Take another example:

You toss a coin twenty times & get 10 heads & ten tails. The game was to

get as many (say) heads as possible, hence you only have average luck.

I toss a coin twenty times & get 20 heads. Wahaaaaay! I win. But, more

importantly, would you say that my luck is *twice* yours? What would I have

got if I was *three* times as lucky?? ( ... or 10 times?! )

Aha! Lets apply the theory above. Someone who gets 20 has luck of 20/10 = 2.

Quite lucky. But you can't work it round the other way and say "what if he

was three times as lucky?". Luck (as far as I'm concerned) can be calculated

for a particular event, but is not some sort of intrinsic personal variable.

The idea of someone walking into a room with a luck factor of 4 and cleaning

out a casino with certain knowledge that he is going to do so is absurd

isn't it? The reason for this is that someone's luck can only be calculated

retrospectively (otherwise it rides a coach and six through basic

probability theory as I (naively) understand it).

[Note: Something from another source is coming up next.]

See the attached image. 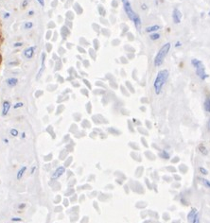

Lets have some more examples. There must be a contradiction in the nonsense

I've just written. Surely!

John.

PS. Remember that Red Dwarf when lister injected luck. He went and hammered

about 8 digits into a keypad and opened a door. His luck there was something

obscene. But if he had typed in 10 digits (say) it would have been even more

obscene . So luck would have to mysteriously vary due to the difficulty of

the task achieved, which doesn't bode well for the intrinsic luck argument.